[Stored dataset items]
+ + + + + + +

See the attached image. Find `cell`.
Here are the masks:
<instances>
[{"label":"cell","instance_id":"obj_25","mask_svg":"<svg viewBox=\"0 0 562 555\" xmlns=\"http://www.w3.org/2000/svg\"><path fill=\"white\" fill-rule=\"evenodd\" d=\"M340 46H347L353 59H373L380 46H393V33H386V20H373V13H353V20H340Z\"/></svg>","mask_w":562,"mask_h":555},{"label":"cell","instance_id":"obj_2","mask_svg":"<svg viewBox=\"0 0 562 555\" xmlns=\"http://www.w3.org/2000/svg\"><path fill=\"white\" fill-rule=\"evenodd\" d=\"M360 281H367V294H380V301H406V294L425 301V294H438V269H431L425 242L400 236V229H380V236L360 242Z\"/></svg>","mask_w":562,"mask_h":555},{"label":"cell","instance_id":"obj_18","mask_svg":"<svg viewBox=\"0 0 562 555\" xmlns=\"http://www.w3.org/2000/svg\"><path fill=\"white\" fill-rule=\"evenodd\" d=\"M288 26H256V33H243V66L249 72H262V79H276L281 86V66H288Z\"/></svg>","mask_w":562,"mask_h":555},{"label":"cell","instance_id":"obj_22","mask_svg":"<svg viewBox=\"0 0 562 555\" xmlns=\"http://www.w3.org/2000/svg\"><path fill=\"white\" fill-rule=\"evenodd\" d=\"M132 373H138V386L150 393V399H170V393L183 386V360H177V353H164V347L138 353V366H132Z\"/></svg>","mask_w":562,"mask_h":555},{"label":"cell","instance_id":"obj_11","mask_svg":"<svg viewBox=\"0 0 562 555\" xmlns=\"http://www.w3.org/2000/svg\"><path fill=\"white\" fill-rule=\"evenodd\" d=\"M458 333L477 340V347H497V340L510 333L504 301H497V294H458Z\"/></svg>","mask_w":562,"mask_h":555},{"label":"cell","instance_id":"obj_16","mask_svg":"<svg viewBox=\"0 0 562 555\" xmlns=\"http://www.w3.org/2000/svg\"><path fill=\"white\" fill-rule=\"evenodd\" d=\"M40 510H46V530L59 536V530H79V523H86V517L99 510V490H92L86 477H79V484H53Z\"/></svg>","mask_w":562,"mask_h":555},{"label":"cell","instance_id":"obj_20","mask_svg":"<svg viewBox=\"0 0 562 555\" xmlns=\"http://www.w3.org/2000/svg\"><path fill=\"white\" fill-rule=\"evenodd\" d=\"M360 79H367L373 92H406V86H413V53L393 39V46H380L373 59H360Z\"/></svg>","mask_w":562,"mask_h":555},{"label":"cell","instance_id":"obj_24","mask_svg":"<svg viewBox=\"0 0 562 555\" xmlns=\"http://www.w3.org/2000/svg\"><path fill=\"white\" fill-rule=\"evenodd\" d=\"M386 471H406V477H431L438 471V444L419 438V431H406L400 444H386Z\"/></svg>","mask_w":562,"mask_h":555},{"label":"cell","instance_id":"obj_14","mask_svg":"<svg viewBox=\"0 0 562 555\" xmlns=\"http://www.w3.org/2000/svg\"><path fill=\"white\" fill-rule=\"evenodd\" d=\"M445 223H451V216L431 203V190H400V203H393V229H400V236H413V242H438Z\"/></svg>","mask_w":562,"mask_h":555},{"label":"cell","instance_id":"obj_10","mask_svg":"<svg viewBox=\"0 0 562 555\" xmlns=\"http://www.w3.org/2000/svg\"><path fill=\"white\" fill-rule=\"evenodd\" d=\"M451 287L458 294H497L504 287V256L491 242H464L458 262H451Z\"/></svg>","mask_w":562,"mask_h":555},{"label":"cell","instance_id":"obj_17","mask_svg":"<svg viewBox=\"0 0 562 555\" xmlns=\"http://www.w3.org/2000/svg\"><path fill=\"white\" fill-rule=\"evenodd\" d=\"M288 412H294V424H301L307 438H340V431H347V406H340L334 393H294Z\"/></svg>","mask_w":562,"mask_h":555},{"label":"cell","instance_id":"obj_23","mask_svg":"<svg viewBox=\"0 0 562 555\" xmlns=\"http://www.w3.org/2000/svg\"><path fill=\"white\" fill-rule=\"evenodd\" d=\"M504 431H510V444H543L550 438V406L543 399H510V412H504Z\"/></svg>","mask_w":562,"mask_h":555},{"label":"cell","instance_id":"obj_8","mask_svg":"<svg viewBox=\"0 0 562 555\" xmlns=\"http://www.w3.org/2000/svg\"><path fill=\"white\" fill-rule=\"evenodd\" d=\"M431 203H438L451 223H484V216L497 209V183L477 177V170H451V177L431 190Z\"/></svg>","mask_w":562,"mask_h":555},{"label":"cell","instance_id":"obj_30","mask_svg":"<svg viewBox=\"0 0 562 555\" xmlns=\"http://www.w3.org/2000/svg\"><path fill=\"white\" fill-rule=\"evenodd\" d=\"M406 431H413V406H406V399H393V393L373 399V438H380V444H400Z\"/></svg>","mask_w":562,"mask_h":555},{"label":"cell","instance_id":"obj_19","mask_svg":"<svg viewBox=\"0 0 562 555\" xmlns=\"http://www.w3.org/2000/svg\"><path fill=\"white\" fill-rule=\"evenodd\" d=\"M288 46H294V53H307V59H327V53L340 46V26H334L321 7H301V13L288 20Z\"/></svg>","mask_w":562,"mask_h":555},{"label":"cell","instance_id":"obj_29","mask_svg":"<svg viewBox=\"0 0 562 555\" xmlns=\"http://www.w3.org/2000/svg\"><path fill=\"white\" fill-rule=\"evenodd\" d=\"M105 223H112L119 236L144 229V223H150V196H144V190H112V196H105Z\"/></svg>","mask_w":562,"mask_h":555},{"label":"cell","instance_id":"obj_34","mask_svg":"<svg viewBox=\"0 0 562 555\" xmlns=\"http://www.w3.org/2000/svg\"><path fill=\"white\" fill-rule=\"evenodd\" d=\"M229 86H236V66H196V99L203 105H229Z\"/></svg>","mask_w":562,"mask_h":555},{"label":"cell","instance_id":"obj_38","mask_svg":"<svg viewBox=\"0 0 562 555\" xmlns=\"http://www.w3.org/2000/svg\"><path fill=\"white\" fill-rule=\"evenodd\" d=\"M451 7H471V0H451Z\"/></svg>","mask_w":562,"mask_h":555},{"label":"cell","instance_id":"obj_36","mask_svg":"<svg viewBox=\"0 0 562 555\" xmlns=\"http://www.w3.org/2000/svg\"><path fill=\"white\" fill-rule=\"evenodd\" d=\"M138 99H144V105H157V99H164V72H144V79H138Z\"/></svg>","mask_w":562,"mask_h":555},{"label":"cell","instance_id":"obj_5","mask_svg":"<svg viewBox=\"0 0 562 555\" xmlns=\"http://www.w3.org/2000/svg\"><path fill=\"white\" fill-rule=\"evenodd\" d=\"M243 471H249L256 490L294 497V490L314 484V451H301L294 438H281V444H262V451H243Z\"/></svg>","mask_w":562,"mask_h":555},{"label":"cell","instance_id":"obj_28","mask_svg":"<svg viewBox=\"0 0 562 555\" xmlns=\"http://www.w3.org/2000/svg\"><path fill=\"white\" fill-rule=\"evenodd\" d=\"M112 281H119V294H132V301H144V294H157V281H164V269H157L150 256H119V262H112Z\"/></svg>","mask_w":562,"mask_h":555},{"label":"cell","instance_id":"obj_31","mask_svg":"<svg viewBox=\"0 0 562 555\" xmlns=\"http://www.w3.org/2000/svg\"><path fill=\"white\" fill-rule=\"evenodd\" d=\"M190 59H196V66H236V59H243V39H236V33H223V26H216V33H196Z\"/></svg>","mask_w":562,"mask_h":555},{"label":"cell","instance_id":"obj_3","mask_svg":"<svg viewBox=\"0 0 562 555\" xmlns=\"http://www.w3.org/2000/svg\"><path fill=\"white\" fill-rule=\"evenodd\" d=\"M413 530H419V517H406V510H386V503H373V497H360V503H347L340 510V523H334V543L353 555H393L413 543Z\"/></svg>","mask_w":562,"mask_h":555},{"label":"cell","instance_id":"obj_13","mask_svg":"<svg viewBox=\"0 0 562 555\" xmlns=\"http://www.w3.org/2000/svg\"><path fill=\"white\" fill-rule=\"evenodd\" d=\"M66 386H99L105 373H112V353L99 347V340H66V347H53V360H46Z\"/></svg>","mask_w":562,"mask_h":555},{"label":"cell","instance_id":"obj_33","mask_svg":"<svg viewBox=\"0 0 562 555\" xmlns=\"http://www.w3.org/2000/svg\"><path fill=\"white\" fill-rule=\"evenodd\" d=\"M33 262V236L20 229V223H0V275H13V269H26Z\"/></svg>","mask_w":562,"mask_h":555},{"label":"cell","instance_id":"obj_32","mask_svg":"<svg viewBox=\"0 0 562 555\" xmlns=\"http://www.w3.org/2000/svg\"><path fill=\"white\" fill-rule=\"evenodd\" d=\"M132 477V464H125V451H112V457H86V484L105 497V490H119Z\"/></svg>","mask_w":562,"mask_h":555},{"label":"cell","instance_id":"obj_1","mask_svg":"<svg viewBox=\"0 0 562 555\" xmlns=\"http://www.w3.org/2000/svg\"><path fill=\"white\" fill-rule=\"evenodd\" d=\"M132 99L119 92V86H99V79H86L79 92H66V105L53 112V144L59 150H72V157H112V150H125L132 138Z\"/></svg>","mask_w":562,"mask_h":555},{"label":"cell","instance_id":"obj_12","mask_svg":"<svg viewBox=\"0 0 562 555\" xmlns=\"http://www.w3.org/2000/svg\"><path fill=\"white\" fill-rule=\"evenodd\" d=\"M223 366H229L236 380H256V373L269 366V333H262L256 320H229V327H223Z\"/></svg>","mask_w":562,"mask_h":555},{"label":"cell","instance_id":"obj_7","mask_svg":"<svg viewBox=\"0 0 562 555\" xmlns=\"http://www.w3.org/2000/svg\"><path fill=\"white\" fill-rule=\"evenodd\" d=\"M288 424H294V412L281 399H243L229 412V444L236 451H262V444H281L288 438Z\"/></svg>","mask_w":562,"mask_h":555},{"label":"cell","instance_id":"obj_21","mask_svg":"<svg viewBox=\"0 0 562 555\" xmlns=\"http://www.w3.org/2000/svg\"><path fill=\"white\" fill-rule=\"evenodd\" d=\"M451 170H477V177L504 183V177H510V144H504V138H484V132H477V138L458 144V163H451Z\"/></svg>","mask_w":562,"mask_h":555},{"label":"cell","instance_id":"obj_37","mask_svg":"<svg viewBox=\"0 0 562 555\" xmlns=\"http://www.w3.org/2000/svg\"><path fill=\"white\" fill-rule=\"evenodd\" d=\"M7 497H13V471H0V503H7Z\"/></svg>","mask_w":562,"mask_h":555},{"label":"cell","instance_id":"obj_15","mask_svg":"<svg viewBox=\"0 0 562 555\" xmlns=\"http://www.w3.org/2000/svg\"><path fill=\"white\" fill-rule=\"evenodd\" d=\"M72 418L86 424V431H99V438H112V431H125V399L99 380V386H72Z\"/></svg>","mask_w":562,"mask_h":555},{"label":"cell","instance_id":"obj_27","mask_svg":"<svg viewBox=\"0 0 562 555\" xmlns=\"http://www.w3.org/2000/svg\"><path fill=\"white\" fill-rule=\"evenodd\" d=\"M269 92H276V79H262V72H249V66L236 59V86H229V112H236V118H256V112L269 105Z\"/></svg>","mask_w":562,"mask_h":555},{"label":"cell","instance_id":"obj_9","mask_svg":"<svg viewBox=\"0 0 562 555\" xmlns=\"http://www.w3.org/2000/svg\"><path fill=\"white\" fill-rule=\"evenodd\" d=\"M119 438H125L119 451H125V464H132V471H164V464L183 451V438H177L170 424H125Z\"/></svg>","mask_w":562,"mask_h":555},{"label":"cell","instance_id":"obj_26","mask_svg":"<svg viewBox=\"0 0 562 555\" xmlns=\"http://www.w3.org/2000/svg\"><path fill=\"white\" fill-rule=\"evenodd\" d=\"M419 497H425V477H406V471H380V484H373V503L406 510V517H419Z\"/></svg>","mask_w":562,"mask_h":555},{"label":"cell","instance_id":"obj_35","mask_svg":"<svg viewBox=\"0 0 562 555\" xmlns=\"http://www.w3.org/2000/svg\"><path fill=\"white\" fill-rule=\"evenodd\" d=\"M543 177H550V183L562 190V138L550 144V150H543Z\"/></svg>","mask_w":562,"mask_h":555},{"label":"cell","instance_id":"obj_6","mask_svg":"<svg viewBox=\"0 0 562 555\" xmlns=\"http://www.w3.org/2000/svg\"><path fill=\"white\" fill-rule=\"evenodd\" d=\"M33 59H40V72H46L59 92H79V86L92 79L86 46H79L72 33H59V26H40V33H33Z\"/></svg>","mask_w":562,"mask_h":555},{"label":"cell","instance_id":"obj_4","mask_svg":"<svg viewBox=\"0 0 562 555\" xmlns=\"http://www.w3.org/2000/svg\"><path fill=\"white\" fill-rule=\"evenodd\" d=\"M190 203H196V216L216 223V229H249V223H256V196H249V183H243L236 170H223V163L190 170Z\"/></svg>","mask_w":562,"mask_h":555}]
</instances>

+ + + + + + +

▸ **WORK TO COMPLETE**:
Give the stretch from the start of the rows through the line containing "<instances>" as a numbered list, leaving out any blank lines.

▸ **RESULT FOR THIS TASK**:
1. See the attached image. Find `cell`.
2. Here are the masks:
3. <instances>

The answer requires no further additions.